Set-VMComPort -VMName "Gentoo Linux" -Number 1 -Path \.\pipe\vm_debugcom

-VMName は VM 名、 -Number は 1を最小値として ttyS0 に当たっていきます。

2. COM を見る

手っ取り早いのが PuTTY です。
管理者権限で起動した PuTTY で、名前付きパイプの文字列をそのまま入力すると繋いでくれます。
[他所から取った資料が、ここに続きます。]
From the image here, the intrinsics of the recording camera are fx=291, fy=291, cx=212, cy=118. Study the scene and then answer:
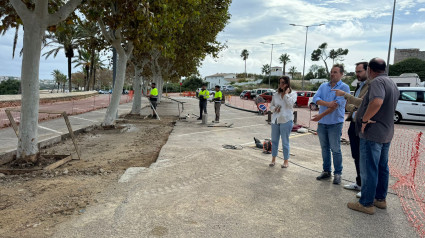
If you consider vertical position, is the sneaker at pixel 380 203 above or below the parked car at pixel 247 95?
below

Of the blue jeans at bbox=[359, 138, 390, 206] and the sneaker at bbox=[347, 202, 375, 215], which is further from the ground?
the blue jeans at bbox=[359, 138, 390, 206]

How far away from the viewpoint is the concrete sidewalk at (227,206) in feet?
9.86

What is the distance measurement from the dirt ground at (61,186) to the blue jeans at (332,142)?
3.25 m

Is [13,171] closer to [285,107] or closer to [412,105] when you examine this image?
[285,107]

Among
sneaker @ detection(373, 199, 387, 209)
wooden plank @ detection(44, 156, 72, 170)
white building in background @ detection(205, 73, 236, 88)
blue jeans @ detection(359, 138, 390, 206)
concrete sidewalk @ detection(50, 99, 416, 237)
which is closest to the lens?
concrete sidewalk @ detection(50, 99, 416, 237)

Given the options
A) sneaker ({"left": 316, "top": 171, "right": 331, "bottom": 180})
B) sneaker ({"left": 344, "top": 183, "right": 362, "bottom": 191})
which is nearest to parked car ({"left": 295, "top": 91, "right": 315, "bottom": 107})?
sneaker ({"left": 316, "top": 171, "right": 331, "bottom": 180})

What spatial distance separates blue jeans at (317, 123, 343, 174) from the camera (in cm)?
452

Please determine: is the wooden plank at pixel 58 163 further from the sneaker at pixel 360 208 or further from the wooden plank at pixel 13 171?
the sneaker at pixel 360 208

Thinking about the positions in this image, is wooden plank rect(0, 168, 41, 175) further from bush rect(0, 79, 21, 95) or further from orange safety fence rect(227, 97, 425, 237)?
bush rect(0, 79, 21, 95)

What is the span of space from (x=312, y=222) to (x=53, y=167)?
4.54 metres

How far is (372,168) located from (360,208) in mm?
535

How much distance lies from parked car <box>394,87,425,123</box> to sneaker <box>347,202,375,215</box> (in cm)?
1274

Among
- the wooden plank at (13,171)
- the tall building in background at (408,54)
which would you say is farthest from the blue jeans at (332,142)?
the tall building in background at (408,54)

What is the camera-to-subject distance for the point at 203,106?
46.6 feet
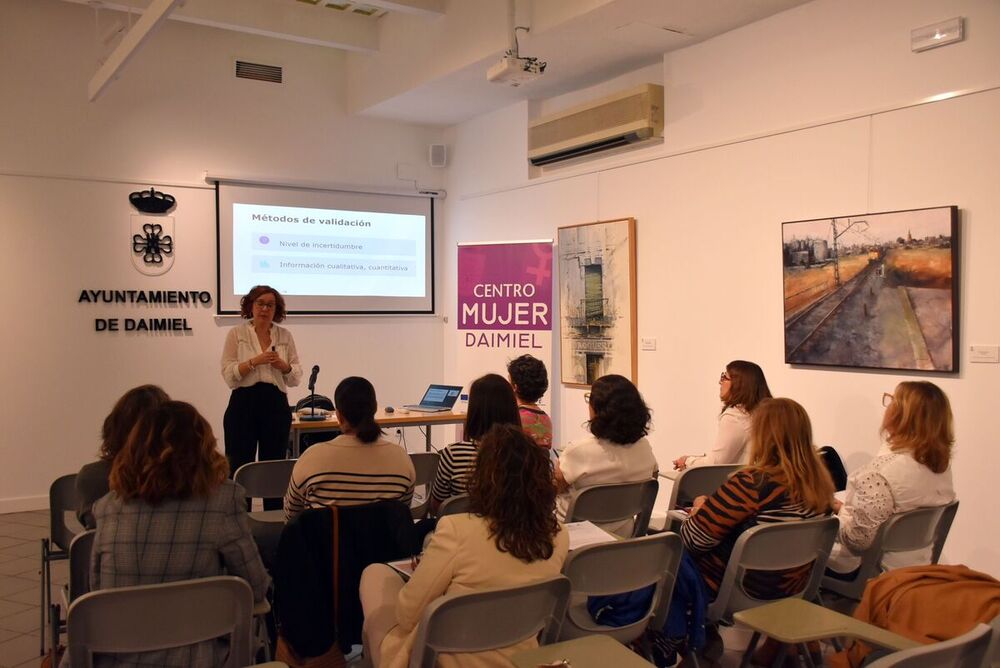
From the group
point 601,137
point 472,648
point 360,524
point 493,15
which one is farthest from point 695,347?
point 472,648

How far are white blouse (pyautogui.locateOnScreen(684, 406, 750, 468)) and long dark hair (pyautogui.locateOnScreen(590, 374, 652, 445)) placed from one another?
848 mm

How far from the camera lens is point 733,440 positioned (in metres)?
4.02

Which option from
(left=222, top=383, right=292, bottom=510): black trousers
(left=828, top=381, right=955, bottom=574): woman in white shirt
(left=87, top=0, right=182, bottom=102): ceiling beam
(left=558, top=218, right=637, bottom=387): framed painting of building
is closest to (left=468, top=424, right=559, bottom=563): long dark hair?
(left=828, top=381, right=955, bottom=574): woman in white shirt

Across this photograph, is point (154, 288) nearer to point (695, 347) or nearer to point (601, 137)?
point (601, 137)

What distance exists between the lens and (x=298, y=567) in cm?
267

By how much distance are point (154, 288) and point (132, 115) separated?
4.55ft

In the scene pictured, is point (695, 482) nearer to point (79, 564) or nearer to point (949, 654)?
point (949, 654)

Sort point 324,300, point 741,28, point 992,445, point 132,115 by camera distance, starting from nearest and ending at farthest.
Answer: point 992,445, point 741,28, point 132,115, point 324,300

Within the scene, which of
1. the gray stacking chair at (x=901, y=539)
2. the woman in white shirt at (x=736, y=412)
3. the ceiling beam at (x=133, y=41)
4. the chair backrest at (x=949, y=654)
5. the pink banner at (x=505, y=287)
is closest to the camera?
the chair backrest at (x=949, y=654)

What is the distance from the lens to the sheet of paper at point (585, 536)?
256cm

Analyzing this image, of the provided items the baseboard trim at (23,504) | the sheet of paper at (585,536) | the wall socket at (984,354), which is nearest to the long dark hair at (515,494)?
the sheet of paper at (585,536)

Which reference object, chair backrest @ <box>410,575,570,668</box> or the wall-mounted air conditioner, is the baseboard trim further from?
chair backrest @ <box>410,575,570,668</box>

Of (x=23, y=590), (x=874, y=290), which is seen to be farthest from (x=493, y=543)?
(x=23, y=590)

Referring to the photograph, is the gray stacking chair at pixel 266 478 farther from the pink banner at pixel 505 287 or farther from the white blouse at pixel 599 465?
the pink banner at pixel 505 287
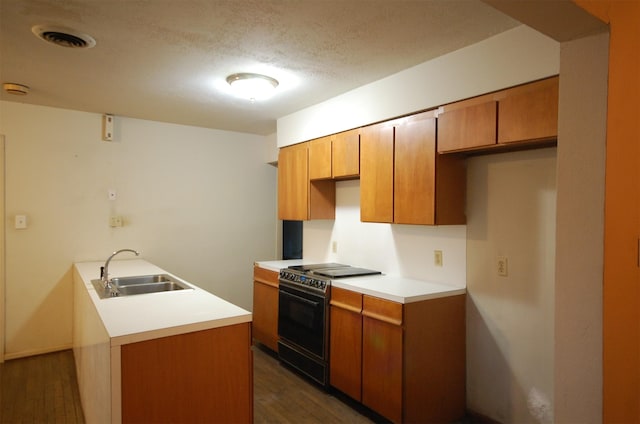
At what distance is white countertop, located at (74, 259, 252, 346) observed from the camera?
5.32ft

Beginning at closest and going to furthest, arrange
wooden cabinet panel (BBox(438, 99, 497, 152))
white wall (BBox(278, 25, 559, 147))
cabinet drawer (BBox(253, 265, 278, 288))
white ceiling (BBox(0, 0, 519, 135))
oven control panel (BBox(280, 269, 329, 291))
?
white ceiling (BBox(0, 0, 519, 135))
white wall (BBox(278, 25, 559, 147))
wooden cabinet panel (BBox(438, 99, 497, 152))
oven control panel (BBox(280, 269, 329, 291))
cabinet drawer (BBox(253, 265, 278, 288))

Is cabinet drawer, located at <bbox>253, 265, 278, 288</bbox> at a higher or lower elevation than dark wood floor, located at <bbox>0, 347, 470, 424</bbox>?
higher

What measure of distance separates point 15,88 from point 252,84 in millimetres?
1929

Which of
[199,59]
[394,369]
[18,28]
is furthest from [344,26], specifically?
[394,369]

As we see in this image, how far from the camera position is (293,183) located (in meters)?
3.93

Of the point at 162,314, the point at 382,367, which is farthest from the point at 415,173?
the point at 162,314

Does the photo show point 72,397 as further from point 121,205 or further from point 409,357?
point 409,357

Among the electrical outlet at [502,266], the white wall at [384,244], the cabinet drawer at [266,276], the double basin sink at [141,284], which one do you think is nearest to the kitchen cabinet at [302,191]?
the white wall at [384,244]

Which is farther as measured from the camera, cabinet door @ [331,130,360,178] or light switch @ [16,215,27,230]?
light switch @ [16,215,27,230]

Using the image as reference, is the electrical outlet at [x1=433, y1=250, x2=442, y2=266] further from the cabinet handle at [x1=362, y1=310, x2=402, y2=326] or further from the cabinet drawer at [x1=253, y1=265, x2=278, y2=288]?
the cabinet drawer at [x1=253, y1=265, x2=278, y2=288]

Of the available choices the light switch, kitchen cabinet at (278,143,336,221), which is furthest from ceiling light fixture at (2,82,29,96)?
kitchen cabinet at (278,143,336,221)

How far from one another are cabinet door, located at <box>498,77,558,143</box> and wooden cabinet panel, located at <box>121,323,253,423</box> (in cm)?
171

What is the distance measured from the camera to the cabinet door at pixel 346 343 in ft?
8.96

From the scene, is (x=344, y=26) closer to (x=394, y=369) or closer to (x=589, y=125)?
(x=589, y=125)
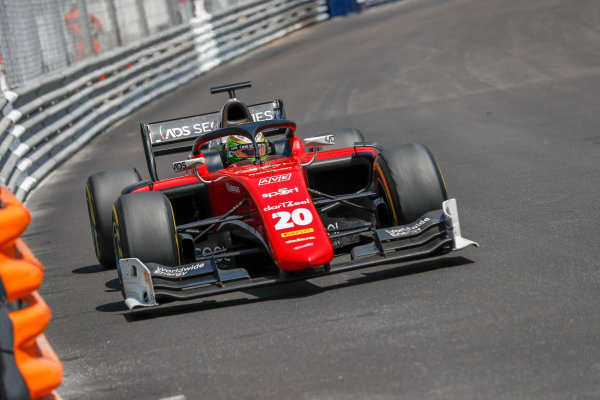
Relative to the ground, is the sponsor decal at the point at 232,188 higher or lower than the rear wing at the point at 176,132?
lower

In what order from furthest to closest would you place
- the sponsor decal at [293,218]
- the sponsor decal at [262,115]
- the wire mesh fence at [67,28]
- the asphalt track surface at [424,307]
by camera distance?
1. the wire mesh fence at [67,28]
2. the sponsor decal at [262,115]
3. the sponsor decal at [293,218]
4. the asphalt track surface at [424,307]

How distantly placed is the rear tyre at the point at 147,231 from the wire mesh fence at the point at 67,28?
8474 millimetres

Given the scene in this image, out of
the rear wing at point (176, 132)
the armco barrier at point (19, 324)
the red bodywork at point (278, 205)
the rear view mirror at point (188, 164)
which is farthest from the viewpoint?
the rear wing at point (176, 132)

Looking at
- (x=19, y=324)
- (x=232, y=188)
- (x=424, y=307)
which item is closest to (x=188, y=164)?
(x=232, y=188)

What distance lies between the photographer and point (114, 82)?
67.3ft

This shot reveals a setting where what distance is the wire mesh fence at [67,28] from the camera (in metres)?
15.4

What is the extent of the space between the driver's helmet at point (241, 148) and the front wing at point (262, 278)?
4.33 ft

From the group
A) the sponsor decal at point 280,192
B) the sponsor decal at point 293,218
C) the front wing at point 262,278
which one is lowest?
the front wing at point 262,278

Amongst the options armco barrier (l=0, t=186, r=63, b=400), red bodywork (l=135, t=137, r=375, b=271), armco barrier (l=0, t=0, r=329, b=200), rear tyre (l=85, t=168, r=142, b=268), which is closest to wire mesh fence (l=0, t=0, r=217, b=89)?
armco barrier (l=0, t=0, r=329, b=200)

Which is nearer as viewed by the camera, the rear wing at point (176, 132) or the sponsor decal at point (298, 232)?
the sponsor decal at point (298, 232)

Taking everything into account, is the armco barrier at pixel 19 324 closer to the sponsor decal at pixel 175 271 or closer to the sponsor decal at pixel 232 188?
the sponsor decal at pixel 175 271

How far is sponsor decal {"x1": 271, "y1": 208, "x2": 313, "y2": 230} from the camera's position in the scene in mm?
6684

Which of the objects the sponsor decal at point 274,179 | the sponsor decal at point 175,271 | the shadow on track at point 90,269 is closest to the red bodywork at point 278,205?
the sponsor decal at point 274,179

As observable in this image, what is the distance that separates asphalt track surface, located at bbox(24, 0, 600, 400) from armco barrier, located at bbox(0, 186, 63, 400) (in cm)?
61
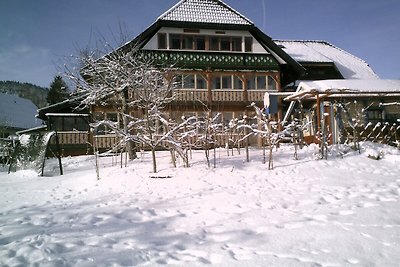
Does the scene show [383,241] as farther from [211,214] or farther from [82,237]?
[82,237]

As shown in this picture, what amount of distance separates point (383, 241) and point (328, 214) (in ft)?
3.79

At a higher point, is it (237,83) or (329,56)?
(329,56)

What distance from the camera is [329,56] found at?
26172 mm

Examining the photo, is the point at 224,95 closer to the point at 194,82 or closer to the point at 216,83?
the point at 216,83

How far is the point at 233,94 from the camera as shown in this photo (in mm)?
19984

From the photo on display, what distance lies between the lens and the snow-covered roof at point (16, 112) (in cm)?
4277

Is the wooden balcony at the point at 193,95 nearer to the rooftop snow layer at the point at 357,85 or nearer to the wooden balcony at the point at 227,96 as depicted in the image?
the wooden balcony at the point at 227,96

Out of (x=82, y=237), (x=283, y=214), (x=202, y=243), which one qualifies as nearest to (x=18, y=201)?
(x=82, y=237)

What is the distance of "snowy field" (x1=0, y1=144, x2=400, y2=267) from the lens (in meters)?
3.40

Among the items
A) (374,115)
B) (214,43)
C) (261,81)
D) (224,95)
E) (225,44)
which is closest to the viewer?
(374,115)

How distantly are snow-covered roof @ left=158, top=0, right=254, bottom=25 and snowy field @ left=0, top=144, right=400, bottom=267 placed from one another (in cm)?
1348

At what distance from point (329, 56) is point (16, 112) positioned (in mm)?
45448

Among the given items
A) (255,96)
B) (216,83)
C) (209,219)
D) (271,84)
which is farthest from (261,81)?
(209,219)

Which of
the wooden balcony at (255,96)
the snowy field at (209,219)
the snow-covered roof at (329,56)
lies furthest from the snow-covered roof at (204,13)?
the snowy field at (209,219)
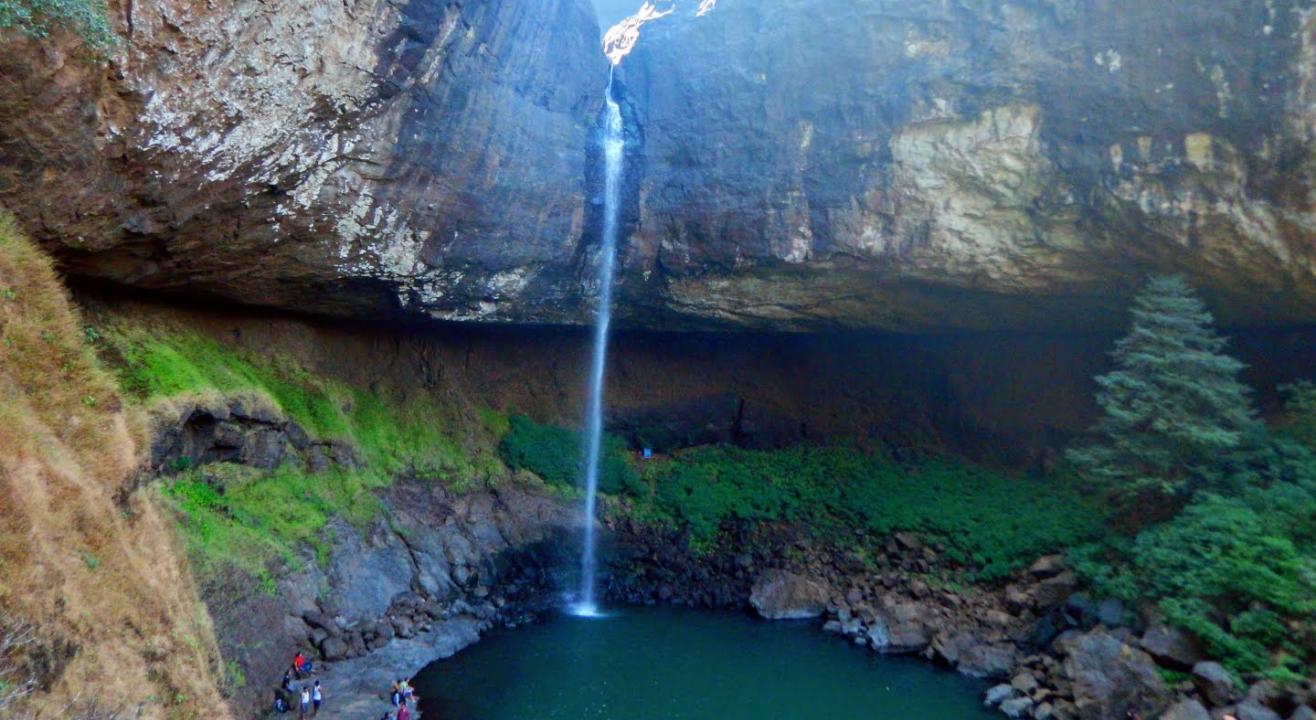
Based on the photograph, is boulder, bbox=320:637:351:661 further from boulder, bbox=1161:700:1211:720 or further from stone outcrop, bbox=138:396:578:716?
boulder, bbox=1161:700:1211:720

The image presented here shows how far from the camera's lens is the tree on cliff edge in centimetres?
1477

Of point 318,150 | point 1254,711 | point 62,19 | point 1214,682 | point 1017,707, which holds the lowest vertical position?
point 1017,707

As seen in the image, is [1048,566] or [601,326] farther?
[601,326]

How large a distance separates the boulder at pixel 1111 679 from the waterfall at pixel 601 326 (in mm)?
10158

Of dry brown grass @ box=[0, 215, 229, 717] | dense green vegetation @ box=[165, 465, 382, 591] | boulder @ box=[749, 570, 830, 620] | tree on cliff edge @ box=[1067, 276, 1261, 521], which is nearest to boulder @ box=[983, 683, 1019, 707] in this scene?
tree on cliff edge @ box=[1067, 276, 1261, 521]

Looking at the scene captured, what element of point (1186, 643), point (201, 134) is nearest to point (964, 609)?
point (1186, 643)

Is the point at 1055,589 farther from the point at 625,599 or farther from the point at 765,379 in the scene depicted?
the point at 765,379

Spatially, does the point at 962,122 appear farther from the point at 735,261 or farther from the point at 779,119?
the point at 735,261

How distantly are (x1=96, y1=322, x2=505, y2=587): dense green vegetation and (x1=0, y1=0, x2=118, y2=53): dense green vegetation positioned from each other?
5.06 m

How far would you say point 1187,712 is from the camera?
468 inches

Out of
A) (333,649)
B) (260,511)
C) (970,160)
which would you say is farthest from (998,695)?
(260,511)

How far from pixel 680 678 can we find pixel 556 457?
8215 millimetres

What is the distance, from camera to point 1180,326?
1538 cm

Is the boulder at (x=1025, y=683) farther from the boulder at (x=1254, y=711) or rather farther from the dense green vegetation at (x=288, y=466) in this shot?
the dense green vegetation at (x=288, y=466)
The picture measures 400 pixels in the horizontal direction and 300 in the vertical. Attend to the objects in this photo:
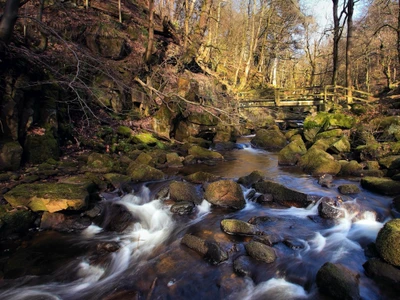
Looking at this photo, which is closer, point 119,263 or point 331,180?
point 119,263

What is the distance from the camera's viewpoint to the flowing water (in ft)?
14.4

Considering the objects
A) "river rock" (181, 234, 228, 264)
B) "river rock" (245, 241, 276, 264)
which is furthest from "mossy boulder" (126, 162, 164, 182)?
"river rock" (245, 241, 276, 264)

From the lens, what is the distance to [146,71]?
1448 centimetres

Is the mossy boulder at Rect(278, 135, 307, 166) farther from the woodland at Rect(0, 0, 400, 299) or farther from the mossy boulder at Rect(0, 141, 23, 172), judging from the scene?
the mossy boulder at Rect(0, 141, 23, 172)

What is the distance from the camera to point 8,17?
6.17m

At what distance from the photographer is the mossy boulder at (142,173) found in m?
8.75

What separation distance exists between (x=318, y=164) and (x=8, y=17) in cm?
1011

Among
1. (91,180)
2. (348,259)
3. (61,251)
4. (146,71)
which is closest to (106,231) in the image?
→ (61,251)

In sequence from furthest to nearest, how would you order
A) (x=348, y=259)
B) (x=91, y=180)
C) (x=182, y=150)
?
(x=182, y=150)
(x=91, y=180)
(x=348, y=259)

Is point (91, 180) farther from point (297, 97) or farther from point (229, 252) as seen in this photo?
point (297, 97)

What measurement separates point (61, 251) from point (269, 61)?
36.2m

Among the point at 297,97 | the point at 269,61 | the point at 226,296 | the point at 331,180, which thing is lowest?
the point at 226,296

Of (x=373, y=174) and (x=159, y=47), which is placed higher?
(x=159, y=47)

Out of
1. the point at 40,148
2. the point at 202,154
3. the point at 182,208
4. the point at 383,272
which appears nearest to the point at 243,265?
the point at 383,272
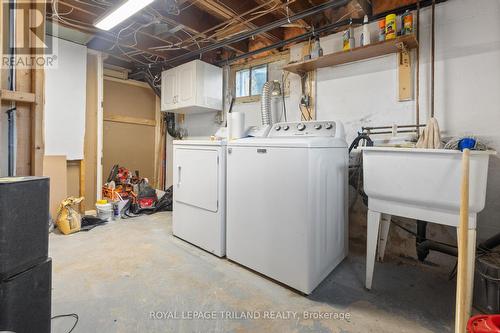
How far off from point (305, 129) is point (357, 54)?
859 millimetres

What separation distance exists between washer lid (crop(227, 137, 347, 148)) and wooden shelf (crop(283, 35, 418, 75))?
87 cm

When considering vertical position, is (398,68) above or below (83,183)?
above

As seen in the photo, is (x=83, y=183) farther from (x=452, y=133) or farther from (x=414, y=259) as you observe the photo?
(x=452, y=133)

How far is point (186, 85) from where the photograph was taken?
11.5 ft

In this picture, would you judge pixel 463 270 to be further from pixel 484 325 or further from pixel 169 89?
pixel 169 89

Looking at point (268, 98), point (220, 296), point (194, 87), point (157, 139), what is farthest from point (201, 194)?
point (157, 139)

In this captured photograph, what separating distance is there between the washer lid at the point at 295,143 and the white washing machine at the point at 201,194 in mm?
283

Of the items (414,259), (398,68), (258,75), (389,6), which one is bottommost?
(414,259)

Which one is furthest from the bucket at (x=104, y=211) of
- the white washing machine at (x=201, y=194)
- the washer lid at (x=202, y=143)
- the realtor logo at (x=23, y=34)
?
the realtor logo at (x=23, y=34)

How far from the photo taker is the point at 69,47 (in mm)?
3281

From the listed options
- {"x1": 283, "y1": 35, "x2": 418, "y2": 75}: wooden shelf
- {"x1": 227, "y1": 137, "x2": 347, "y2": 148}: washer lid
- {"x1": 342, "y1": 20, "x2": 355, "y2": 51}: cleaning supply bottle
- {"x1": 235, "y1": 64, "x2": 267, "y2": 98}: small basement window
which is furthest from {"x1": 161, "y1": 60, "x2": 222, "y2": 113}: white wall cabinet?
{"x1": 342, "y1": 20, "x2": 355, "y2": 51}: cleaning supply bottle

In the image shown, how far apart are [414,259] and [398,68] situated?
1747 millimetres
その後、起動オプションに CONSOLE の設定を入れて起動します。
サンプルとしては下記のような感じです:

linux /vmlinuz-6.5.4-gentoo console=ttyS0,9600
boot

3.ログを眺める

コンソールの内容が PuTTY 側に流れてきます。

今回の場合はどうやら “noxsave” を入れれば治るらしいのですが、
気持ち悪いので原因調査をしてみます。


“XSAVE has to be disabled as it is not supported by this module” ということで、
これで検索を掛けて見ると、下記のパッチが見つかります。

https://lwn.net/ml/linux-kernel/1678386957-18016-3-git-send-email-ssengar@linux.microsoft.com/

コードを抜粋するとまさにこんな感じ。

+++ b/arch/x86/hyperv/hv_vtl.c

+static int __init hv_vtl_early_init(void)
+{
+	/*
+	 * `boot_cpu_has` returns the runtime feature support,
+	 * and here is the earliest it can be used.
+	 */
+	if (cpu_feature_enabled(X86_FEATURE_XSAVE))
+		panic("XSAVE has to be disabled as it is not supported by this module.\n"
+			  "Please add 'noxsave' to the kernel command line.\n");
+
+	real_mode_header = &hv_vtl_real_mode_header;
+	apic->wakeup_secondary_cpu_64 = hv_vtl_wakeup_secondary_cpu;
+
+	return 0;
+}

調べてみると、 “Enable Linux to boot in VTL context” という項目を発見。

切ってみたところ、正常に起動しました。


というわけで、第2世代でコンソールを生やして中身を追いかける話・・でした!